2. Sprinklr application: The State Government of Kerala started using this application which run by the U.S. firm,Sprinklr “World’s most loved enterprise software company ever”. This application also been criticized on the ground that sensitive personal information is being accessed by an entity which is not based in India. This came forward with a serious issue of Breach of Privacy involving a U.S. based firm. In recent petition challenging the contract between the Sprinklr and State Government of Kerala, The High Court of Kerala has issued an interim order in April 2020, asking the Government to remove identifying particulars or details which are collected for that application with respect to COVID-19 and then share remaining data to Sprinklr. Also inform to all the users of Sprinklr that such data can be shared with Sprinklr or any third party and obtain the consent of such users. Further High Court of Kerala restricted the Sprinklr from committing any act that may result in the breach of confidentiality of data collected under the contract with the State of Government of Kerala and exploiting such data directly or indirectly for commercial use or advertisement or representation to any third party that they have access to data relating to COVID-19 cases. The court also ordered Sprinklr to return all the to the State Government of Kerala after the contract is over and delete the remaining data which in its ownership. As per the news on 23rd of May, 2020 it came forward that it is stated in the Government’s affidavit, Sprinklr has only limited technical access and there is no access to data.
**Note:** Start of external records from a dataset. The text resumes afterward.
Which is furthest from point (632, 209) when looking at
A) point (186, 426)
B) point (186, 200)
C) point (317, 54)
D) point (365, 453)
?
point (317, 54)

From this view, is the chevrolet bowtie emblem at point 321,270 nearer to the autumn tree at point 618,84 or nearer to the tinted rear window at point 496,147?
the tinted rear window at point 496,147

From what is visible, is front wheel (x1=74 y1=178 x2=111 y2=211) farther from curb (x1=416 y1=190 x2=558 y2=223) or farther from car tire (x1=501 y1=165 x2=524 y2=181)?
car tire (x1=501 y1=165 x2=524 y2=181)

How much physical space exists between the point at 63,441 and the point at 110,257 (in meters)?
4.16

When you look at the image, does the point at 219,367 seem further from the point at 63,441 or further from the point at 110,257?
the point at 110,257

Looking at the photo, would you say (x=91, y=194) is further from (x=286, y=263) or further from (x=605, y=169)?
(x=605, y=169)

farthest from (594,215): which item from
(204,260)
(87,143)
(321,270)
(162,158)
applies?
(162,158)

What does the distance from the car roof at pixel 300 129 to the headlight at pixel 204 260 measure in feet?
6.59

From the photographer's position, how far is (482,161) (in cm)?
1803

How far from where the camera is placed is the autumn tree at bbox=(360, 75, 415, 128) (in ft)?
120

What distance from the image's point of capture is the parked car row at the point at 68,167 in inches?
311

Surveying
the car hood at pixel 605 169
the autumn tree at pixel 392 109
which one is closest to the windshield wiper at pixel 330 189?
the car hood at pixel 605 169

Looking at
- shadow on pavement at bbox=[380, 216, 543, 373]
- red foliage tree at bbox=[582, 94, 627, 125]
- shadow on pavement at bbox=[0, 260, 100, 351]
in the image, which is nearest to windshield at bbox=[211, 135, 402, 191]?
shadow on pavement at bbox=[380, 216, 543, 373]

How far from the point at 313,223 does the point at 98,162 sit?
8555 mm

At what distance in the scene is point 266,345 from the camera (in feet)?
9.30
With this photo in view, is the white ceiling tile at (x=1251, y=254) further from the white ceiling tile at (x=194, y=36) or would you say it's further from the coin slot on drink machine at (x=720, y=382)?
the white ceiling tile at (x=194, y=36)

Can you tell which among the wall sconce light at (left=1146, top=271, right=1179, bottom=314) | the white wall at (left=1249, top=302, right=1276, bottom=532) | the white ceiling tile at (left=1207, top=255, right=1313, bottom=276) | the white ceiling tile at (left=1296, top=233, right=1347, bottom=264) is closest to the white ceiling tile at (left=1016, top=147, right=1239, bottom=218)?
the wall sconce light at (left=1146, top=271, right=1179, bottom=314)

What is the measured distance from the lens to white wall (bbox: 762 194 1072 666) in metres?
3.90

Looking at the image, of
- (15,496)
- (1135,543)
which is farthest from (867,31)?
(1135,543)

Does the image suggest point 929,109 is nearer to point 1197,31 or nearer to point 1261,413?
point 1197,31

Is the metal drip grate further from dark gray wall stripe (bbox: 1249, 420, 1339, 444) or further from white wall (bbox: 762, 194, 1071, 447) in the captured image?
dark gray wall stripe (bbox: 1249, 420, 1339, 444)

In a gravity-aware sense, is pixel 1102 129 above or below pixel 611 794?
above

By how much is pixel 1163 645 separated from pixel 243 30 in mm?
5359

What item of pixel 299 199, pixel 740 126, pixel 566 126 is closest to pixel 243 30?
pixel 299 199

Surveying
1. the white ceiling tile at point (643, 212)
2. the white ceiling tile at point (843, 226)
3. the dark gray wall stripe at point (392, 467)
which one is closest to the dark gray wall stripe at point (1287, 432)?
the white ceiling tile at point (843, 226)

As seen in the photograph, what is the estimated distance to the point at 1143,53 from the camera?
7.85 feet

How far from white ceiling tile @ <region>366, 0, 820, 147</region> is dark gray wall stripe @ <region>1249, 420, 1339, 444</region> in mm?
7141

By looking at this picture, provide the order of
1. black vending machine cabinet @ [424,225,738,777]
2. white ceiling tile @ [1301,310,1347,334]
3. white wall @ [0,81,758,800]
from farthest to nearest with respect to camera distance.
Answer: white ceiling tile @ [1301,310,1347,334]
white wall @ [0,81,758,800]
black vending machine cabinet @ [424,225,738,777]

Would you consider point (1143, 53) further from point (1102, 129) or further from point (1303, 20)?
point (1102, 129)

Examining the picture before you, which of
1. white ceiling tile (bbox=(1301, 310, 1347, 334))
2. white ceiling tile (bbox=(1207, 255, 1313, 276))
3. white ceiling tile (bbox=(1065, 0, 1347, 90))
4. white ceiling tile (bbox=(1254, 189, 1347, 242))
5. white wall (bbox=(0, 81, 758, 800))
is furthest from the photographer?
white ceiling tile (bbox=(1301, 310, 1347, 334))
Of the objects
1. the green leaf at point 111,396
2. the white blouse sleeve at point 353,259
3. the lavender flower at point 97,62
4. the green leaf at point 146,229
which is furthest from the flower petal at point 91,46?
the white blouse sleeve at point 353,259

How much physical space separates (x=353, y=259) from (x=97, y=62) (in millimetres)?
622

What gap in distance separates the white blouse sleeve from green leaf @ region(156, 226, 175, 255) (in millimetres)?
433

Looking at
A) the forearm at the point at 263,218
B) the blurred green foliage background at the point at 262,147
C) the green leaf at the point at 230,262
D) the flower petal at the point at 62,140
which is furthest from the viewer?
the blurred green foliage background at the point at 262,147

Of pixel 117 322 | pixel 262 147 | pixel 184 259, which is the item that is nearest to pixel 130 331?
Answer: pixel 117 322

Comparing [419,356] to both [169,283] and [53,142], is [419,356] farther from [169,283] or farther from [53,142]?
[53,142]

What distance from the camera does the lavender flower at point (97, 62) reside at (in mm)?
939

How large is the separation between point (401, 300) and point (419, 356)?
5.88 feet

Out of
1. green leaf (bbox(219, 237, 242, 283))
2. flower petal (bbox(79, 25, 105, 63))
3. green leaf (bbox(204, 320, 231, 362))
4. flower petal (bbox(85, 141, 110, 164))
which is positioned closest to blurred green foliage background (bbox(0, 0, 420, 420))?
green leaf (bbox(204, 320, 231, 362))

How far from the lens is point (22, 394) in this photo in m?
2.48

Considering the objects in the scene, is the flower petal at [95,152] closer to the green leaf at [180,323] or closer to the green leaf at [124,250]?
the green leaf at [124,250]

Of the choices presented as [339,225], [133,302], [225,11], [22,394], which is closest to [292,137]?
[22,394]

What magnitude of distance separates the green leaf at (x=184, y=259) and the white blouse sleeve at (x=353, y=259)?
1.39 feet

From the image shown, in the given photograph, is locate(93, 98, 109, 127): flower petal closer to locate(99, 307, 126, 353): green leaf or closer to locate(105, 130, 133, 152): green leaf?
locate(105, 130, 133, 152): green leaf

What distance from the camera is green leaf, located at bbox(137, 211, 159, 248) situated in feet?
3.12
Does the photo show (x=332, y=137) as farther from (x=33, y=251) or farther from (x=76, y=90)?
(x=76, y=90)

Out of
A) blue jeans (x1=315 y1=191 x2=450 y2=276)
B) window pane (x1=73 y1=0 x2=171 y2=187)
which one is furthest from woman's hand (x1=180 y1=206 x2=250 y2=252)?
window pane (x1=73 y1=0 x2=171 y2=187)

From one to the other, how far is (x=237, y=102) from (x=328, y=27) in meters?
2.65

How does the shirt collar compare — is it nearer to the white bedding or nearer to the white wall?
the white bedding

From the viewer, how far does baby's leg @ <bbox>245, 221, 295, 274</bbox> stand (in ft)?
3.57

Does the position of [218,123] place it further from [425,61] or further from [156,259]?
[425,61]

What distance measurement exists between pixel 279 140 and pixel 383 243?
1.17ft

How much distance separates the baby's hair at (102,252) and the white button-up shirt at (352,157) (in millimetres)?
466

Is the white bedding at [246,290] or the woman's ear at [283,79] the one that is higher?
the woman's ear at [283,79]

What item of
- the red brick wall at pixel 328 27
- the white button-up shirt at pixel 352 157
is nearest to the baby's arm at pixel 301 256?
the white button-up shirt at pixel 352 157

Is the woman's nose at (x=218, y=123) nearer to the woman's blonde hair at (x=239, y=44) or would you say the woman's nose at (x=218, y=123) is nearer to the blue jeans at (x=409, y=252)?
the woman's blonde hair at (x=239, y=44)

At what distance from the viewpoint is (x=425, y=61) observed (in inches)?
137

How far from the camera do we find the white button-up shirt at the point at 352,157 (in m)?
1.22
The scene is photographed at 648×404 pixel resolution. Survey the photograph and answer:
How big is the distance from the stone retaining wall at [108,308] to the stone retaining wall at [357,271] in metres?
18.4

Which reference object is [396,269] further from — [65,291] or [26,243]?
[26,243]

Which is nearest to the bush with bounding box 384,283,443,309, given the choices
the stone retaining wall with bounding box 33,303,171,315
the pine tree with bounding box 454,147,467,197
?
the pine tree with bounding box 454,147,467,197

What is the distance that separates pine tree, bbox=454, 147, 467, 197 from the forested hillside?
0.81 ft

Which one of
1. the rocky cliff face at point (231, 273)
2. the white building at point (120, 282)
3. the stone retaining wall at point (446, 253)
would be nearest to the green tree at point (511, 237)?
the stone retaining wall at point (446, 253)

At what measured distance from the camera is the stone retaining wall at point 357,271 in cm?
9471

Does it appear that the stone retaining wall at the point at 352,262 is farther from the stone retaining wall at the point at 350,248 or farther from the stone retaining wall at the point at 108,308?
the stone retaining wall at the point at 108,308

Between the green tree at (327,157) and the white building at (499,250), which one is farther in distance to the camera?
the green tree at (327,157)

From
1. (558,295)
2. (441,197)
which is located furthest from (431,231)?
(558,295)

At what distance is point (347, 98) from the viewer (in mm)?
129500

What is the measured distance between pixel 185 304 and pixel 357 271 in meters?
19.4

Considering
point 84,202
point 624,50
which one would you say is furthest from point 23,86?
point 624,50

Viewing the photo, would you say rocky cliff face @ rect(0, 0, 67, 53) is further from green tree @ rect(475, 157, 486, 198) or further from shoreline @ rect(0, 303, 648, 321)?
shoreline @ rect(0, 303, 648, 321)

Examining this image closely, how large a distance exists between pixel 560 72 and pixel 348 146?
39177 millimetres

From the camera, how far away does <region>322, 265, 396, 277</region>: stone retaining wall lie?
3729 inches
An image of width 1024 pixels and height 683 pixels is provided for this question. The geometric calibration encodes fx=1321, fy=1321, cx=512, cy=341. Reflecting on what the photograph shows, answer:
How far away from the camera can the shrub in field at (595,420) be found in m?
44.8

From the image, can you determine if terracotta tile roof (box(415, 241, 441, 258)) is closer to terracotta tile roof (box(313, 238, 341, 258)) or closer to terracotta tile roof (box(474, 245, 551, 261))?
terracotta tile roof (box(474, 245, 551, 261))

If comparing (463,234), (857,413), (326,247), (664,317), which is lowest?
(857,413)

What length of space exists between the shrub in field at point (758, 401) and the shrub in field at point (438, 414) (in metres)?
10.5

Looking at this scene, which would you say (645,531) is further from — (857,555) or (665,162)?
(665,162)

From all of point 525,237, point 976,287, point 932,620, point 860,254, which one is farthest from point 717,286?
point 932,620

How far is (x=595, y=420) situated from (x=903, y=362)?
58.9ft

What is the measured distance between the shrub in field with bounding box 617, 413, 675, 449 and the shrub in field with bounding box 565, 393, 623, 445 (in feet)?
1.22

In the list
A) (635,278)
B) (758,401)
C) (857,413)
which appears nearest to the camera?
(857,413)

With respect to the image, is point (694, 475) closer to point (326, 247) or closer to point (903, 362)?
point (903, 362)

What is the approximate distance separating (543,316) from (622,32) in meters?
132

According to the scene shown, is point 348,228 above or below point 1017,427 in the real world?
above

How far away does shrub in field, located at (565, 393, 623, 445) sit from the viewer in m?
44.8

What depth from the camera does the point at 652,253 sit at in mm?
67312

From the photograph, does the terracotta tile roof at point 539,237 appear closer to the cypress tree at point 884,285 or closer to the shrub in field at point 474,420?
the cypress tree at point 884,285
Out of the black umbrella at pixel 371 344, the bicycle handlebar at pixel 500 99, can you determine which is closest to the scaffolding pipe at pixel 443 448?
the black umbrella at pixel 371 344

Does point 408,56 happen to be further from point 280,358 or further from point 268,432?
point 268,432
The question of Data Privacy has been raised in pandemic. The current situation of the COVID-19 pandemic is very uncertain and out of the ordinary. Government of India will need to strike the right balance between protection of public interest and maintaining the fundamental right to privacy. While mass monitoring and data processing systems appears to be indispensable weapons in a government’s arsenal against the ongoing pandemic, citizens should exercise cautions to ensure that these systems do not become the new normal. The Health and corporate sector and other stakeholders are taking steps to stop the spread of the virus and information such as data tracking and mass surveillance could prove to be effective in suppressing the spread of COVID-19.
 Section 43-A of The Information Technology Act, 2000.
 Id., Section 72-A.
 Rule 3 of The Information Technology Rules, 2011 (Reasonable Security Practices and Procedures and Sensitive Personal Data and Information).
 The Personal Data Protection Bill, 2019.
 KS Puttaswamy and Anr. V. Union of India and Ors. WRIT PETITION (CIVIL) NO 494 OF 2012.